74th Romanian Mathematical Olympiad

a) Let $\epsilon >0$, be arbitrary. By the hypothesis there are ${\delta }_1,M>0$ such that $|f(x)|<M$, for all $x\in (-{\delta }_1,{\delta }_1)$. As $g$ is continuous at $0$, we get a ${\delta }_2>0$, depending on $\epsilon$, such that $|g(x)-g(0)|<\frac{\epsilon }{2}$ for any $x\in (-{\delta }_2,{\delta }_2)$. Let $\delta =\min \{{\delta }_1,{\delta }_2,1\}$. From $0<\delta \le 1$, we get $a^2<\delta ,\forall a\in (-\delta ,\delta )$.
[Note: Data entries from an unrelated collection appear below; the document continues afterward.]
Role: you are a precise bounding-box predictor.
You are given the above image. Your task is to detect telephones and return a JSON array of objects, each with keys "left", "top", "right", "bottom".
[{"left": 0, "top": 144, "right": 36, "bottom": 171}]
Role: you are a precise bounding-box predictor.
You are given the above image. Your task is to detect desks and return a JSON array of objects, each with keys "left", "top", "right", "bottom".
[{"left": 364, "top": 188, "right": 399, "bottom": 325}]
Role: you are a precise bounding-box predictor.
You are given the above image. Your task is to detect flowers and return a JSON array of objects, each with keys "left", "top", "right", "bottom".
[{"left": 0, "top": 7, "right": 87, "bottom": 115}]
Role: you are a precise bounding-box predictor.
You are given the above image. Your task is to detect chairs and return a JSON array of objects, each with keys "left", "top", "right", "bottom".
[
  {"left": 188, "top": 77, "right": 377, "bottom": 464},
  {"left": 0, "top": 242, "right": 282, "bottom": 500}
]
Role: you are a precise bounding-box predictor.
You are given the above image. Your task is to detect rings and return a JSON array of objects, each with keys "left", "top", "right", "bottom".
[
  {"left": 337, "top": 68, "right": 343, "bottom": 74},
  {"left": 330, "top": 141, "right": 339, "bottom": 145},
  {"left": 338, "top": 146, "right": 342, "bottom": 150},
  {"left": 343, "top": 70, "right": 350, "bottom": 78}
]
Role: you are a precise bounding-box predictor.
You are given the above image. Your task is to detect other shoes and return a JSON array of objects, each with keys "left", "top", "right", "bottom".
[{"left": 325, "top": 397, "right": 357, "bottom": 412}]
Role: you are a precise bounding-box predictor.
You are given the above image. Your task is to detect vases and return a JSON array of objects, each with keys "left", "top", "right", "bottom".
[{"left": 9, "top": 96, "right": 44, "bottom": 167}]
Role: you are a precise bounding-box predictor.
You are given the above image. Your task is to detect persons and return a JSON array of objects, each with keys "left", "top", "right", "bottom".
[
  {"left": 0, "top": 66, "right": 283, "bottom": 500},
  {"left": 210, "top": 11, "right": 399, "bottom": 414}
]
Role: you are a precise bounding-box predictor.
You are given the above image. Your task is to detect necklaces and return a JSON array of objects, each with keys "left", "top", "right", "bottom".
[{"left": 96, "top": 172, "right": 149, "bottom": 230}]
Let $x\in (-\delta ,\delta )$. As $|x|<\delta \le {\delta }_2$, we have $$\begin{array}{rl}|f(x)-f(0)|& =\frac{|2f(x)-2f(0)|}{2}\le \frac{|2f(x)+f(x^2)-3f(0)|+|f(x^2)-f(0)|}{2}\\ & =\frac{|g(x)-g(0)|}{2}+\frac{|f(|x{|}^2)-f(0)|}{2}<\frac{\epsilon }{4}+\frac{|f(|x{|}^2)-f(0)|}{2}.\end{array}$$ Inductively, we have $$|f(x)-f(0)|<\epsilon \left(\frac{1}{2^2}+\frac{1}{2^3}+\cdots +\frac{1}{2^{n+1}}\right)+\frac{|f(|x{|}^{2^n})-f(0)|}{2^n},n\in {\mathbb{N}}^{\ast }$$

b) For $a\in (0,1)$ and $A=\{\pm a^{2^n},n\in \mathbb{Z}\}$, define $$f:\mathbb{R}\to \mathbb{R},f(x)=\{\begin{array}{ll}(-1{)}^n{2}^n,& |x|=a^{2^n},n\in \mathbb{Z}\\ 0,& x\in \mathbb{R}\setminus A\end{array}.$$ Because ${\lim }_{k\to \infty }{a}^{2^{2k}}=0$ and ${\lim }_{k\to \infty }f(a^{2^{2k}})={\lim }_{k\to \infty }{2}^{2k}=\infty$, $f$ is discontinuous at the origin. For $x\in \mathbb{R}\setminus A$, $x^2\in \mathbb{R}\setminus A$, so $g(x)=0$. For $x\in A$, there is $n\in \mathbb{Z}$ such that $|x|=a^{2^n}$, so $$g(x)=2f(a^{2^n})+f(a^{2^{n+1}})=2^{n+1}[(-1{)}^n+(-1{)}^{n+1}]=0.$$ Therefore, $g$ is the null function.